Saturday, October 20, 2012

Bambi, Frankenweenie, and Storytelling

In 1975 I attended the re-release of Bambi at my local theatre. I am sure many of you had a very similar experience. As 'Man' entered the forest my anxiety rose, when the Great Prince broke the news to Bambi that, "Your mother can't be with you anymore." I completely lost it. That was my first experience with storytelling that could really manipulate my emotions.

My youngest daughter had a similar experience last night. We went to the theatre and watched the movie Frankenweenie. Without ruining the plot, Quinci was absolutely mortified throughout the second half of the film. I think she was equal parts sad and scared. 

My first instinct was to take her and leave. I didn't because (as bad as it sounds) I was really enjoying the movie. The homage Tim Burton made of this movie is amazing. 

After the movie was over I thought about what had happened, remembering my own experience with Bambi.
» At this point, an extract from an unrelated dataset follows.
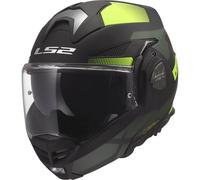 LS2 Cascos FF901 Advant X Nova Matt Black / H-V Yellow S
I was really devastated for days over the death, but I still remember the movie. Having watched it several times with my own children I still have that sadness present. I don't think this is a bad legacy, it is really a gift.

As teachers our goal is to make a qualitative difference in our students. We want them to attach an emotion to the time we spend with them. We want to be remembered. Storytellers know this inherently. They tell stories that are emotional to them in a way that transfers that emotion to the listeners. They make us feel. Maybe we should learn from them.

Monday, October 8, 2012

Creating a Visual Sequence of Events

Having finished the book Peter and Wendy we are now making a visual sequence of events. The pictures will be displayed first in the hallway and later in the room (for comparing and contrasting with the future versions of Peter Pan's stories.)

A visual sequence is a great way to help kids that have trouble reading visualize the story.